Respondent appeals as of right from an order terminating her parental rights to the minor child, KM, pursuant to MCL 712A.19b(3)(c)(i) (failure to rectify conditions leading to adjudication), MCL 712A.19b(3)(g) (failure to provide proper care and custody), and MCL 712A.19b(3)(j) (reasonable likelihood of harm). Because the trial court did not clearly err by determining that statutory grounds for termination had been met and that termination was in the child's best interests, we affirm.
On June 26, 2013, following a preliminary hearing, the trial court found probable cause to authorize a petition which alleged that respondent had (1) a history of mental illness involving bipolar disorder and anxiety, (2) a criminal record, including controlled substance offenses, and (3) a lack of stable housing, including periods of homelessness. Petitioner also alleged that, following interactions with respondent, 14-year-old KM had threatened suicide, engaged in self-harm, and run away from home on multiple occasions. According to the allegations in the petition, respondent allowed KM to be truant from school, she had failed to obtain appropriate mental health treatment for KM, and there were concerns that KM was coached to make allegations of sexual abuse against KM's father.

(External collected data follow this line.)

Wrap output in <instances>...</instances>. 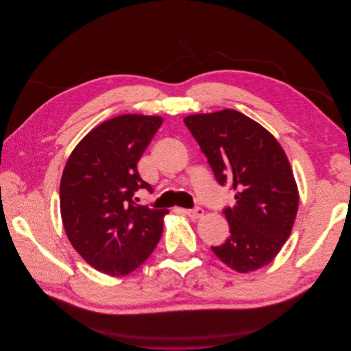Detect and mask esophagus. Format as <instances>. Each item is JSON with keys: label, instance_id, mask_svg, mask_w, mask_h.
Masks as SVG:
<instances>
[{"label": "esophagus", "instance_id": "34e87169", "mask_svg": "<svg viewBox=\"0 0 351 351\" xmlns=\"http://www.w3.org/2000/svg\"><path fill=\"white\" fill-rule=\"evenodd\" d=\"M184 214H186L189 218H192V219H200L202 217H205V210L202 209V208L186 209V210H184Z\"/></svg>", "mask_w": 351, "mask_h": 351}]
</instances>
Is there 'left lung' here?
I'll list each match as a JSON object with an SVG mask.
<instances>
[{"mask_svg": "<svg viewBox=\"0 0 351 351\" xmlns=\"http://www.w3.org/2000/svg\"><path fill=\"white\" fill-rule=\"evenodd\" d=\"M184 124L218 183L236 192V206L224 210L231 234L212 250L241 274L271 263L290 237L299 209V189L282 146L236 110L187 115Z\"/></svg>", "mask_w": 351, "mask_h": 351, "instance_id": "8db88e82", "label": "left lung"}]
</instances>
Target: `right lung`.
I'll list each match as a JSON object with an SVG mask.
<instances>
[{"instance_id": "add662e5", "label": "right lung", "mask_w": 351, "mask_h": 351, "mask_svg": "<svg viewBox=\"0 0 351 351\" xmlns=\"http://www.w3.org/2000/svg\"><path fill=\"white\" fill-rule=\"evenodd\" d=\"M162 117L123 114L98 124L70 154L60 183L66 234L80 256L111 277H124L151 256L162 236L167 209L136 204L152 190L137 162Z\"/></svg>"}]
</instances>
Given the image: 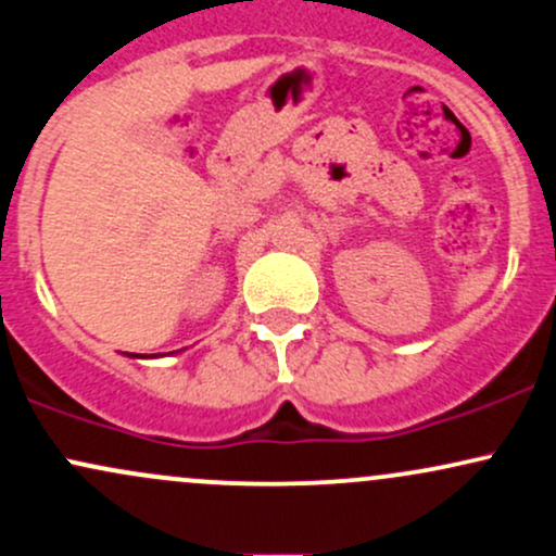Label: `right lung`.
Here are the masks:
<instances>
[{"label":"right lung","instance_id":"add662e5","mask_svg":"<svg viewBox=\"0 0 556 556\" xmlns=\"http://www.w3.org/2000/svg\"><path fill=\"white\" fill-rule=\"evenodd\" d=\"M139 358H142V356H139Z\"/></svg>","mask_w":556,"mask_h":556}]
</instances>
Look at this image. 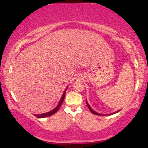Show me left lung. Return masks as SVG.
<instances>
[{
	"label": "left lung",
	"mask_w": 148,
	"mask_h": 148,
	"mask_svg": "<svg viewBox=\"0 0 148 148\" xmlns=\"http://www.w3.org/2000/svg\"><path fill=\"white\" fill-rule=\"evenodd\" d=\"M86 103H87V106H88V108H89V109H90V111H91V113H93V114H95V115H101V114H99V113H97V112H95V111H93V110L92 109V108H91V107L89 106V104H88L87 101H86ZM118 111H120V110H119ZM118 111H117V112H118ZM117 112H115V113H117ZM113 114H114V113H113Z\"/></svg>",
	"instance_id": "8db88e82"
}]
</instances>
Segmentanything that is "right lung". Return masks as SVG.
Segmentation results:
<instances>
[{
    "label": "right lung",
    "mask_w": 148,
    "mask_h": 148,
    "mask_svg": "<svg viewBox=\"0 0 148 148\" xmlns=\"http://www.w3.org/2000/svg\"><path fill=\"white\" fill-rule=\"evenodd\" d=\"M66 90H67V88L65 89V90H64L63 95H62V97H61V99L60 101V102H59L58 104L57 105V106L54 109H53L52 111H49V112H47V113H42V114H37V115H35V116H36L37 118H45V117H49V116H51V115H53L54 113H56V112L58 111V109L60 108V107L61 106V105H62V102H63V100L64 99V96H65V92H66Z\"/></svg>",
    "instance_id": "right-lung-1"
}]
</instances>
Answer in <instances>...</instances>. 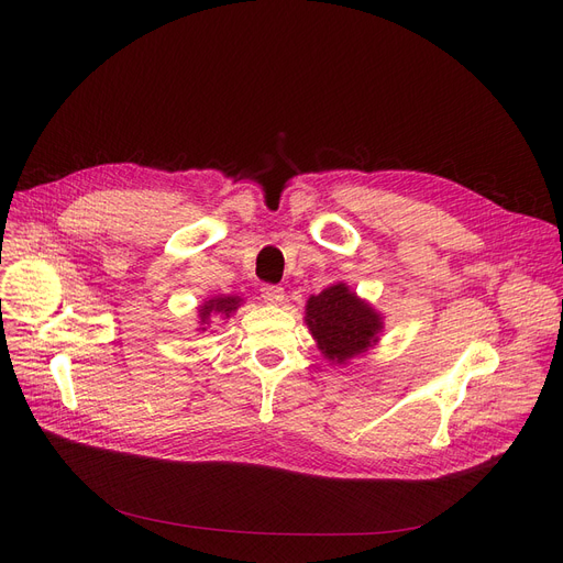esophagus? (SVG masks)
I'll use <instances>...</instances> for the list:
<instances>
[{
  "label": "esophagus",
  "instance_id": "obj_1",
  "mask_svg": "<svg viewBox=\"0 0 563 563\" xmlns=\"http://www.w3.org/2000/svg\"><path fill=\"white\" fill-rule=\"evenodd\" d=\"M262 299L269 306H280L285 301V289L278 285H264L262 287Z\"/></svg>",
  "mask_w": 563,
  "mask_h": 563
}]
</instances>
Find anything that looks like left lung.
Returning <instances> with one entry per match:
<instances>
[{
	"label": "left lung",
	"mask_w": 563,
	"mask_h": 563,
	"mask_svg": "<svg viewBox=\"0 0 563 563\" xmlns=\"http://www.w3.org/2000/svg\"><path fill=\"white\" fill-rule=\"evenodd\" d=\"M306 323L319 351L338 365L369 351L383 331V317L344 283L312 294Z\"/></svg>",
	"instance_id": "obj_1"
}]
</instances>
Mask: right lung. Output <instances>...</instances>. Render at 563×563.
<instances>
[{"label": "right lung", "instance_id": "1", "mask_svg": "<svg viewBox=\"0 0 563 563\" xmlns=\"http://www.w3.org/2000/svg\"><path fill=\"white\" fill-rule=\"evenodd\" d=\"M242 306V299L240 297H212L210 301H205L200 308H198V317H200V331H205V327H210L212 323V317H221V319H228L236 308Z\"/></svg>", "mask_w": 563, "mask_h": 563}]
</instances>
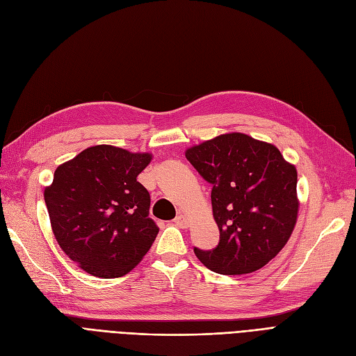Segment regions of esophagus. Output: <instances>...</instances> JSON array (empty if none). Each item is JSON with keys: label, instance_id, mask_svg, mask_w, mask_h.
<instances>
[{"label": "esophagus", "instance_id": "34e87169", "mask_svg": "<svg viewBox=\"0 0 356 356\" xmlns=\"http://www.w3.org/2000/svg\"><path fill=\"white\" fill-rule=\"evenodd\" d=\"M175 225H176V226H179V227H183V229H185V227H188V226H189V220H188L186 217L183 216V214H179V216L176 217V219H175Z\"/></svg>", "mask_w": 356, "mask_h": 356}]
</instances>
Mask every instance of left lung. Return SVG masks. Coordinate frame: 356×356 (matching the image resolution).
Returning <instances> with one entry per match:
<instances>
[{
  "mask_svg": "<svg viewBox=\"0 0 356 356\" xmlns=\"http://www.w3.org/2000/svg\"><path fill=\"white\" fill-rule=\"evenodd\" d=\"M186 159L209 181L219 244L193 251L222 275L265 266L289 241L299 211L297 171L273 145L243 133L222 134L193 146Z\"/></svg>",
  "mask_w": 356,
  "mask_h": 356,
  "instance_id": "8db88e82",
  "label": "left lung"
}]
</instances>
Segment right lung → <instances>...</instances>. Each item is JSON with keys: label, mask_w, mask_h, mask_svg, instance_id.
<instances>
[{"label": "right lung", "mask_w": 356, "mask_h": 356, "mask_svg": "<svg viewBox=\"0 0 356 356\" xmlns=\"http://www.w3.org/2000/svg\"><path fill=\"white\" fill-rule=\"evenodd\" d=\"M151 158L109 145L88 147L57 167L44 191L57 243L93 277L129 273L158 235L151 195L137 181Z\"/></svg>", "instance_id": "add662e5"}]
</instances>
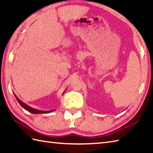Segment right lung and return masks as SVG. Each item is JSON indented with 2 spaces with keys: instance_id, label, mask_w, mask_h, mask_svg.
Wrapping results in <instances>:
<instances>
[{
  "instance_id": "1",
  "label": "right lung",
  "mask_w": 153,
  "mask_h": 153,
  "mask_svg": "<svg viewBox=\"0 0 153 153\" xmlns=\"http://www.w3.org/2000/svg\"><path fill=\"white\" fill-rule=\"evenodd\" d=\"M64 91V92H65ZM64 92L63 93V95L64 94ZM14 96L16 98L17 101H18V103L20 104V105L24 108V109H25L26 111H29V113H33V114H42V113H52V112H53V111L55 110H50V111H42V110H38V109H36V108H34L33 107H30V106H29V105H27V104H25V103H23L22 101L20 100L19 98L17 97L16 96V94H14Z\"/></svg>"
}]
</instances>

Respondent exercised her right to a jury trial for the adjudicative phase of the proceedings, and the jury found that the statutory grounds for jurisdiction alleged in the petition were proven by a preponderance of the evidence. Specifically, the jury found that respondent "when able to do so, neglected or refused to provide proper or necessary support, educational, medical, surgical or other care necessary for [KM's] health or morals." The jury found that KM "was subject to a substantial risk of harm to her mental well-being" and that her home was "an unfit place for her to live by reason of neglect, cruelty, drunkenness, criminality or depravity" on the part of respondent.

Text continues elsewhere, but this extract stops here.